§ **BRIEF**:
Rewrite every line of the entries below as a JSON list of strings, one string per line, leaving out blank lines.

§ **PROVIDED MATERIAL**:
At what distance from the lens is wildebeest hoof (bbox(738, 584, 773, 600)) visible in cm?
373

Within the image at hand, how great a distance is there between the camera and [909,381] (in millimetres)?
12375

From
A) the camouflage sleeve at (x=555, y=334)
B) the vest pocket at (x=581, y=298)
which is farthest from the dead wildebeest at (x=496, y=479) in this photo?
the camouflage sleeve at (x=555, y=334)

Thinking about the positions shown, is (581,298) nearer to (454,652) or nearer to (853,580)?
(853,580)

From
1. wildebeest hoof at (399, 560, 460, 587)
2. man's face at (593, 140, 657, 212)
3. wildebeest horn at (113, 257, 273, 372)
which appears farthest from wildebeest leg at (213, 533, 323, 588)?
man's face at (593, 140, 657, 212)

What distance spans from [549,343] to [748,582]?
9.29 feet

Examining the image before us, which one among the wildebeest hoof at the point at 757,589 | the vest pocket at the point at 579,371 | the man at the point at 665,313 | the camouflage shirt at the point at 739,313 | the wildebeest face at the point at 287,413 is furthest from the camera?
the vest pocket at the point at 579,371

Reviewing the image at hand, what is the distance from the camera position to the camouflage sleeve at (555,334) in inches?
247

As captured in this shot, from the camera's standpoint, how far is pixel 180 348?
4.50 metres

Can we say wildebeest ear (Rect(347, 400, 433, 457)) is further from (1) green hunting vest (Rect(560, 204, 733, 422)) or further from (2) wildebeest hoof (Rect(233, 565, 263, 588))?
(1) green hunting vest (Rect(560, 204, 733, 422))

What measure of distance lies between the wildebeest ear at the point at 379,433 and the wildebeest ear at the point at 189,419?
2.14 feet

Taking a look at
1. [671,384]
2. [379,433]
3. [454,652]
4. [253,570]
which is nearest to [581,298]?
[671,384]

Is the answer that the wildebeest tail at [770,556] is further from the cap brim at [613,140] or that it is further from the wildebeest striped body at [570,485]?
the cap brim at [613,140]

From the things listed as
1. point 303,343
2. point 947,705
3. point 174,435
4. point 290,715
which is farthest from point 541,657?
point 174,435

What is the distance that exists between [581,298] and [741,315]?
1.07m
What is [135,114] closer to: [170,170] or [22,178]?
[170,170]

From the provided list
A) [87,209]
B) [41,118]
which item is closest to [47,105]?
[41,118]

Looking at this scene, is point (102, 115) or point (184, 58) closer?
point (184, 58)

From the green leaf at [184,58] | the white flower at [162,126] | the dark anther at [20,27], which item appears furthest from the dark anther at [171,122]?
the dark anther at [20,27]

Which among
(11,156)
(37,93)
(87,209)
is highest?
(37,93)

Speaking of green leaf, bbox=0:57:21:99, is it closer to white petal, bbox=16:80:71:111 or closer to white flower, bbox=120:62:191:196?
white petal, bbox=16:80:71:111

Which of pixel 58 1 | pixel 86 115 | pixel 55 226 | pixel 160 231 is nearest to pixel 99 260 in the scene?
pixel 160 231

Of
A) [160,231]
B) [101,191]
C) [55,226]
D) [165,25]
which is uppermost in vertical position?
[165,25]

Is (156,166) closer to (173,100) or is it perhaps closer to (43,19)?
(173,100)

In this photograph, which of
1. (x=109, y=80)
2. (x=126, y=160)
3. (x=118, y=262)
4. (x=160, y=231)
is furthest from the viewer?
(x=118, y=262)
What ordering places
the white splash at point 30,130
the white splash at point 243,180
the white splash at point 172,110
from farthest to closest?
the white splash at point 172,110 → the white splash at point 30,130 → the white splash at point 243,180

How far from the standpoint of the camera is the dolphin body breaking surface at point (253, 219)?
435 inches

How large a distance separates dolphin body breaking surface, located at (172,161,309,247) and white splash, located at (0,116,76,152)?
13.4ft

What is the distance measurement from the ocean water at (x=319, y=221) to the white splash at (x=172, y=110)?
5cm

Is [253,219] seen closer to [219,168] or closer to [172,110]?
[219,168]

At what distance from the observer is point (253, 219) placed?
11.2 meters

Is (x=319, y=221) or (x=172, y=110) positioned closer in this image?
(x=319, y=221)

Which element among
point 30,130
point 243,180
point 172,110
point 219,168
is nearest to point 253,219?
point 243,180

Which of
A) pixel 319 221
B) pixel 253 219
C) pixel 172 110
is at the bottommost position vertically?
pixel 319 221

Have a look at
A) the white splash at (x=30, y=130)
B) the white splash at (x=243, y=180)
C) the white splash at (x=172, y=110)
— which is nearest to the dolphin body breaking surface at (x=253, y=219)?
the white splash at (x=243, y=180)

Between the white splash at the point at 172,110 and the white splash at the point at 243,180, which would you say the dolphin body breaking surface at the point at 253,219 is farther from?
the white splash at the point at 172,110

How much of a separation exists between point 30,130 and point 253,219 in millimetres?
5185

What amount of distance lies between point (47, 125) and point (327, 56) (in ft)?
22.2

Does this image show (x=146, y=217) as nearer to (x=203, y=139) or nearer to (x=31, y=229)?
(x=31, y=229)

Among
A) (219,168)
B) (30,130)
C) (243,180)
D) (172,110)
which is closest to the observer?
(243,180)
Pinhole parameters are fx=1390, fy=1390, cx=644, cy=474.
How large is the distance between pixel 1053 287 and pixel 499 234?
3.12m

§ **WORKED ANSWER**:
[
  "At what distance from the lens is wildebeest hoof (bbox(738, 584, 773, 600)) visible in cm?",
  "373",
  "Within the image at hand, how great a distance is there between the camera and [909,381] (in millimetres)?",
  "12375",
  "From",
  "A) the camouflage sleeve at (x=555, y=334)",
  "B) the vest pocket at (x=581, y=298)",
  "which is farthest from the dead wildebeest at (x=496, y=479) in this photo?",
  "the camouflage sleeve at (x=555, y=334)",
  "Thinking about the positions shown, is (581,298) nearer to (454,652) or nearer to (853,580)?",
  "(853,580)",
  "From",
  "1. wildebeest hoof at (399, 560, 460, 587)",
  "2. man's face at (593, 140, 657, 212)",
  "3. wildebeest horn at (113, 257, 273, 372)",
  "which appears farthest from wildebeest leg at (213, 533, 323, 588)?",
  "man's face at (593, 140, 657, 212)",
  "What distance spans from [549,343] to [748,582]?",
  "9.29 feet",
  "Examining the image before us, which one among the wildebeest hoof at the point at 757,589 | the vest pocket at the point at 579,371 | the man at the point at 665,313 | the camouflage shirt at the point at 739,313 | the wildebeest face at the point at 287,413 is furthest from the camera?",
  "the vest pocket at the point at 579,371",
  "Reviewing the image at hand, what is the distance from the camera position to the camouflage sleeve at (555,334) in inches?",
  "247",
  "As captured in this shot, from the camera's standpoint, how far is pixel 180 348?",
  "4.50 metres",
  "Can we say wildebeest ear (Rect(347, 400, 433, 457)) is further from (1) green hunting vest (Rect(560, 204, 733, 422)) or further from (2) wildebeest hoof (Rect(233, 565, 263, 588))?",
  "(1) green hunting vest (Rect(560, 204, 733, 422))",
  "What measure of distance lies between the wildebeest ear at the point at 379,433 and the wildebeest ear at the point at 189,419?",
  "2.14 feet",
  "Taking a look at",
  "1. [671,384]",
  "2. [379,433]",
  "3. [454,652]",
  "4. [253,570]",
  "which is nearest to [581,298]?",
  "[671,384]",
  "Is the answer that the wildebeest tail at [770,556] is further from the cap brim at [613,140] or that it is further from the wildebeest striped body at [570,485]?",
  "the cap brim at [613,140]",
  "From the things listed as",
  "1. point 303,343",
  "2. point 947,705",
  "3. point 174,435",
  "4. point 290,715",
  "which is farthest from point 541,657?",
  "point 174,435",
  "What is the distance that exists between [581,298] and [741,315]?",
  "1.07m",
  "What is [135,114] closer to: [170,170] or [22,178]?",
  "[170,170]",
  "From the provided list",
  "A) [87,209]",
  "B) [41,118]",
  "which item is closest to [47,105]?",
  "[41,118]",
  "Looking at this scene, is point (102, 115) or point (184, 58) closer?",
  "point (184, 58)",
  "From the green leaf at [184,58] | the white flower at [162,126] | the dark anther at [20,27], which item appears furthest from the dark anther at [171,122]?",
  "the dark anther at [20,27]",
  "Which among",
  "(11,156)",
  "(37,93)",
  "(87,209)",
  "is highest?",
  "(37,93)",
  "Speaking of green leaf, bbox=0:57:21:99, is it closer to white petal, bbox=16:80:71:111 or closer to white flower, bbox=120:62:191:196?",
  "white petal, bbox=16:80:71:111",
  "Which of pixel 58 1 | pixel 86 115 | pixel 55 226 | pixel 160 231 is nearest to pixel 99 260 in the scene?",
  "pixel 160 231",
  "Of",
  "A) [160,231]",
  "B) [101,191]",
  "C) [55,226]",
  "D) [165,25]",
  "which is uppermost in vertical position?",
  "[165,25]",
  "Is (156,166) closer to (173,100) or is it perhaps closer to (43,19)?",
  "(173,100)",
  "In this photograph, which of",
  "1. (x=109, y=80)",
  "2. (x=126, y=160)",
  "3. (x=118, y=262)",
  "4. (x=160, y=231)",
  "is furthest from the viewer?",
  "(x=118, y=262)",
  "What ordering places",
  "the white splash at point 30,130",
  "the white splash at point 243,180",
  "the white splash at point 172,110",
  "from farthest to closest?",
  "the white splash at point 172,110 → the white splash at point 30,130 → the white splash at point 243,180",
  "How far from the standpoint of the camera is the dolphin body breaking surface at point (253, 219)?",
  "435 inches",
  "How large a distance separates dolphin body breaking surface, located at (172,161,309,247) and white splash, located at (0,116,76,152)?",
  "13.4ft",
  "What is the distance measurement from the ocean water at (x=319, y=221) to the white splash at (x=172, y=110)?",
  "5cm",
  "Is [253,219] seen closer to [219,168] or closer to [172,110]?",
  "[219,168]",
  "At what distance from the observer is point (253, 219) placed?",
  "11.2 meters",
  "Is (x=319, y=221) or (x=172, y=110) positioned closer in this image?",
  "(x=319, y=221)",
  "Which element among",
  "point 30,130",
  "point 243,180",
  "point 172,110",
  "point 219,168",
  "is nearest to point 253,219?",
  "point 243,180",
  "Which of",
  "A) pixel 319 221",
  "B) pixel 253 219",
  "C) pixel 172 110",
  "is at the bottommost position vertically?",
  "pixel 319 221",
  "Have a look at",
  "A) the white splash at (x=30, y=130)",
  "B) the white splash at (x=243, y=180)",
  "C) the white splash at (x=172, y=110)",
  "— which is nearest to the dolphin body breaking surface at (x=253, y=219)?",
  "the white splash at (x=243, y=180)",
  "Between the white splash at the point at 172,110 and the white splash at the point at 243,180, which would you say the dolphin body breaking surface at the point at 253,219 is farther from?",
  "the white splash at the point at 172,110",
  "How much of a separation exists between point 30,130 and point 253,219 in millimetres?",
  "5185",
  "What amount of distance lies between point (47, 125) and point (327, 56) (in ft)?",
  "22.2",
  "Does this image show (x=146, y=217) as nearer to (x=203, y=139) or nearer to (x=31, y=229)?",
  "(x=31, y=229)",
  "Among",
  "A) (219,168)",
  "B) (30,130)",
  "C) (243,180)",
  "D) (172,110)",
  "which is closest to the observer?",
  "(243,180)",
  "Pinhole parameters are fx=1390, fy=1390, cx=644, cy=474.",
  "How large is the distance between pixel 1053 287 and pixel 499 234?",
  "3.12m"
]